[YOUR OBJECTIVE] Once you have read the data below, set it all down again exactly.

[Saved entries]

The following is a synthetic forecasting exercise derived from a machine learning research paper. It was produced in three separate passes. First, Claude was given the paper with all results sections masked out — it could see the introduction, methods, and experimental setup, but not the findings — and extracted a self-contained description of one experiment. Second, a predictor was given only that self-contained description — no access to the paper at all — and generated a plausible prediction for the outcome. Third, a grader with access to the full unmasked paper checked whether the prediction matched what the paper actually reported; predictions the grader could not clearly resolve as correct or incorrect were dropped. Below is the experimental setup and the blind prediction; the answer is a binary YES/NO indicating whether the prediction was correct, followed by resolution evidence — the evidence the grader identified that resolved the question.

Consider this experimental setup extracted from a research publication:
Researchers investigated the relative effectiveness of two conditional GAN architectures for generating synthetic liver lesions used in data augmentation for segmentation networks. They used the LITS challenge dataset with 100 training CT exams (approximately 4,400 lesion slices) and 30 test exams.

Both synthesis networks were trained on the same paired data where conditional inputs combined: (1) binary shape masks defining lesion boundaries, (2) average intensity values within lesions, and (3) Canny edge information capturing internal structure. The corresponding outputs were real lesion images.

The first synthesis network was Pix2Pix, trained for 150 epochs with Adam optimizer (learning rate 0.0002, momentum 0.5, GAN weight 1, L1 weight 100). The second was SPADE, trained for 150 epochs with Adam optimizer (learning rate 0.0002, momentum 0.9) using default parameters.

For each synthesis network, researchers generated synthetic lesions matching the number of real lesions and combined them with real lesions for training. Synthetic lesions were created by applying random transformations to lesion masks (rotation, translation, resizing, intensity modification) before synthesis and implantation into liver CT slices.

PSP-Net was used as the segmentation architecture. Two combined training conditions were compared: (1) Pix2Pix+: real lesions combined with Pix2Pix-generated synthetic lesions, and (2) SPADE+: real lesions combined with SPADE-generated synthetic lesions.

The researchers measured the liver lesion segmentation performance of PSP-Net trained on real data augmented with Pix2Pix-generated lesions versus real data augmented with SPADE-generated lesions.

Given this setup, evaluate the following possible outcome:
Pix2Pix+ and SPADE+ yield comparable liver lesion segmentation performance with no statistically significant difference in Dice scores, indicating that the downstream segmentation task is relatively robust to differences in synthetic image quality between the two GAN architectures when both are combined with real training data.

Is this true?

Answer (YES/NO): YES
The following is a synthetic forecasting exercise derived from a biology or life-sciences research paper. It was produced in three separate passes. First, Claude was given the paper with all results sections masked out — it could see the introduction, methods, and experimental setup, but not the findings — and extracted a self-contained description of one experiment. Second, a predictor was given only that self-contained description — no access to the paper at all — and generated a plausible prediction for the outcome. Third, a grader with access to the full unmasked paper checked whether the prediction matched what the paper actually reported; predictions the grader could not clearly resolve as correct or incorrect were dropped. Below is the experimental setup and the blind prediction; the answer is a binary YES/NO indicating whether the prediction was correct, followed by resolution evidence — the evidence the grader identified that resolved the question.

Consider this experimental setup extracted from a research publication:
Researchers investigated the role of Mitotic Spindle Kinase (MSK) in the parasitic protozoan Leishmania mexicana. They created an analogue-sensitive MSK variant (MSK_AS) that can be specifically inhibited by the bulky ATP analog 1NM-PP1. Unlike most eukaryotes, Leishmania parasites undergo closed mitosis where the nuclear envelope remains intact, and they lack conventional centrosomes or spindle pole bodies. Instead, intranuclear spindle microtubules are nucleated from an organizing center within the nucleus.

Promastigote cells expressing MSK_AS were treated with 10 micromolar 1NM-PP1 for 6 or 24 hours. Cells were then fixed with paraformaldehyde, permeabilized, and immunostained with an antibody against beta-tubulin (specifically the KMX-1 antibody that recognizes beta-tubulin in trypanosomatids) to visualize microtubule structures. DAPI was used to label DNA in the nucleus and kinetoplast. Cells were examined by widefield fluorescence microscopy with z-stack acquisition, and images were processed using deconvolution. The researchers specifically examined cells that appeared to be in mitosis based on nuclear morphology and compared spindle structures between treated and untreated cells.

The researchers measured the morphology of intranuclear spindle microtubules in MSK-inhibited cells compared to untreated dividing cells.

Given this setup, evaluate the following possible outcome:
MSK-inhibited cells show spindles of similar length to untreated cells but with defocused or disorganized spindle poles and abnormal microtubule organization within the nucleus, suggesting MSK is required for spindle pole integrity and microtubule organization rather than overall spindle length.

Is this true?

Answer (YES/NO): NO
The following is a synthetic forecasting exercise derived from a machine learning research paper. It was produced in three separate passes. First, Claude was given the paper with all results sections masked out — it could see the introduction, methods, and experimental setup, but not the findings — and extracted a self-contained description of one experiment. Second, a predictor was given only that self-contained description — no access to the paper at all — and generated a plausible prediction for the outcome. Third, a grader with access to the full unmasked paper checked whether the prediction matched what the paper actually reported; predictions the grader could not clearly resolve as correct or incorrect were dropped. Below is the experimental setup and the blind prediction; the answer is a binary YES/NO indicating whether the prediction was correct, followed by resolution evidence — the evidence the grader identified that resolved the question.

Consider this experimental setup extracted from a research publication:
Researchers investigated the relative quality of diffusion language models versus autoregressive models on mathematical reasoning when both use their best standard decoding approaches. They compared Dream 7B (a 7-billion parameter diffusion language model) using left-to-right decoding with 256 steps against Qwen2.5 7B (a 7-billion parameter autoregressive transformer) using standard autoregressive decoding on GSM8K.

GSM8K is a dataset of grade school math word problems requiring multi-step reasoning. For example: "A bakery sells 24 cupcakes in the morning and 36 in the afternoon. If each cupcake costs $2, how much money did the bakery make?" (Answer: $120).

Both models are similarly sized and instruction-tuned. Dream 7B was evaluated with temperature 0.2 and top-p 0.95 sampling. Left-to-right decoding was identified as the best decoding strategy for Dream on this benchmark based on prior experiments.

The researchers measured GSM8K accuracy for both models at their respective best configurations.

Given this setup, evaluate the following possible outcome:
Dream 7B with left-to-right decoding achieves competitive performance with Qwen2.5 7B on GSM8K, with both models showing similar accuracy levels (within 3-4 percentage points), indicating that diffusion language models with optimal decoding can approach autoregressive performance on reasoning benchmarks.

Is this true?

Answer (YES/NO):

[ANSWER FOR THE TASK]
The following is a synthetic forecasting exercise derived from a machine learning research paper. It was produced in three separate passes. First, Claude was given the paper with all results sections masked out — it could see the introduction, methods, and experimental setup, but not the findings — and extracted a self-contained description of one experiment. Second, a predictor was given only that self-contained description — no access to the paper at all — and generated a plausible prediction for the outcome. Third, a grader with access to the full unmasked paper checked whether the prediction matched what the paper actually reported; predictions the grader could not clearly resolve as correct or incorrect were dropped. Below is the experimental setup and the blind prediction; the answer is a binary YES/NO indicating whether the prediction was correct, followed by resolution evidence — the evidence the grader identified that resolved the question.

Consider this experimental setup extracted from a research publication:
Researchers investigated the relative effectiveness of two conditional GAN architectures for generating synthetic liver lesions used in data augmentation for segmentation networks. They used the LITS challenge dataset with 100 training CT exams (approximately 4,400 lesion slices) and 30 test exams.

Both synthesis networks were trained on the same paired data where conditional inputs combined: (1) binary shape masks defining lesion boundaries, (2) average intensity values within lesions, and (3) Canny edge information capturing internal structure. The corresponding outputs were real lesion images.

The first synthesis network was Pix2Pix, trained for 150 epochs with Adam optimizer (learning rate 0.0002, momentum 0.5, GAN weight 1, L1 weight 100). The second was SPADE, trained for 150 epochs with Adam optimizer (learning rate 0.0002, momentum 0.9) using default parameters.

For each synthesis network, researchers generated synthetic lesions matching the number of real lesions and combined them with real lesions for training. Synthetic lesions were created by applying random transformations to lesion masks (rotation, translation, resizing, intensity modification) before synthesis and implantation into liver CT slices.

PSP-Net was used as the segmentation architecture. Two combined training conditions were compared: (1) Pix2Pix+: real lesions combined with Pix2Pix-generated synthetic lesions, and (2) SPADE+: real lesions combined with SPADE-generated synthetic lesions.

The researchers measured the liver lesion segmentation performance of PSP-Net trained on real data augmented with Pix2Pix-generated lesions versus real data augmented with SPADE-generated lesions.

Given this setup, evaluate the following possible outcome:
Pix2Pix+ and SPADE+ yield comparable liver lesion segmentation performance with no statistically significant difference in Dice scores, indicating that the downstream segmentation task is relatively robust to differences in synthetic image quality between the two GAN architectures when both are combined with real training data.

Is this true?

Answer (YES/NO): YES
The following is a synthetic forecasting exercise derived from a biology or life-sciences research paper. It was produced in three separate passes. First, Claude was given the paper with all results sections masked out — it could see the introduction, methods, and experimental setup, but not the findings — and extracted a self-contained description of one experiment. Second, a predictor was given only that self-contained description — no access to the paper at all — and generated a plausible prediction for the outcome. Third, a grader with access to the full unmasked paper checked whether the prediction matched what the paper actually reported; predictions the grader could not clearly resolve as correct or incorrect were dropped. Below is the experimental setup and the blind prediction; the answer is a binary YES/NO indicating whether the prediction was correct, followed by resolution evidence — the evidence the grader identified that resolved the question.

Consider this experimental setup extracted from a research publication:
Researchers investigated the role of Mitotic Spindle Kinase (MSK) in the parasitic protozoan Leishmania mexicana. They created an analogue-sensitive MSK variant (MSK_AS) that can be specifically inhibited by the bulky ATP analog 1NM-PP1. Unlike most eukaryotes, Leishmania parasites undergo closed mitosis where the nuclear envelope remains intact, and they lack conventional centrosomes or spindle pole bodies. Instead, intranuclear spindle microtubules are nucleated from an organizing center within the nucleus.

Promastigote cells expressing MSK_AS were treated with 10 micromolar 1NM-PP1 for 6 or 24 hours. Cells were then fixed with paraformaldehyde, permeabilized, and immunostained with an antibody against beta-tubulin (specifically the KMX-1 antibody that recognizes beta-tubulin in trypanosomatids) to visualize microtubule structures. DAPI was used to label DNA in the nucleus and kinetoplast. Cells were examined by widefield fluorescence microscopy with z-stack acquisition, and images were processed using deconvolution. The researchers specifically examined cells that appeared to be in mitosis based on nuclear morphology and compared spindle structures between treated and untreated cells.

The researchers measured the morphology of intranuclear spindle microtubules in MSK-inhibited cells compared to untreated dividing cells.

Given this setup, evaluate the following possible outcome:
MSK-inhibited cells show spindles of similar length to untreated cells but with defocused or disorganized spindle poles and abnormal microtubule organization within the nucleus, suggesting MSK is required for spindle pole integrity and microtubule organization rather than overall spindle length.

Is this true?

Answer (YES/NO): NO
The following is a synthetic forecasting exercise derived from a machine learning research paper. It was produced in three separate passes. First, Claude was given the paper with all results sections masked out — it could see the introduction, methods, and experimental setup, but not the findings — and extracted a self-contained description of one experiment. Second, a predictor was given only that self-contained description — no access to the paper at all — and generated a plausible prediction for the outcome. Third, a grader with access to the full unmasked paper checked whether the prediction matched what the paper actually reported; predictions the grader could not clearly resolve as correct or incorrect were dropped. Below is the experimental setup and the blind prediction; the answer is a binary YES/NO indicating whether the prediction was correct, followed by resolution evidence — the evidence the grader identified that resolved the question.

Consider this experimental setup extracted from a research publication:
Researchers investigated the relative quality of diffusion language models versus autoregressive models on mathematical reasoning when both use their best standard decoding approaches. They compared Dream 7B (a 7-billion parameter diffusion language model) using left-to-right decoding with 256 steps against Qwen2.5 7B (a 7-billion parameter autoregressive transformer) using standard autoregressive decoding on GSM8K.

GSM8K is a dataset of grade school math word problems requiring multi-step reasoning. For example: "A bakery sells 24 cupcakes in the morning and 36 in the afternoon. If each cupcake costs $2, how much money did the bakery make?" (Answer: $120).

Both models are similarly sized and instruction-tuned. Dream 7B was evaluated with temperature 0.2 and top-p 0.95 sampling. Left-to-right decoding was identified as the best decoding strategy for Dream on this benchmark based on prior experiments.

The researchers measured GSM8K accuracy for both models at their respective best configurations.

Given this setup, evaluate the following possible outcome:
Dream 7B with left-to-right decoding achieves competitive performance with Qwen2.5 7B on GSM8K, with both models showing similar accuracy levels (within 3-4 percentage points), indicating that diffusion language models with optimal decoding can approach autoregressive performance on reasoning benchmarks.

Is this true?

Answer (YES/NO):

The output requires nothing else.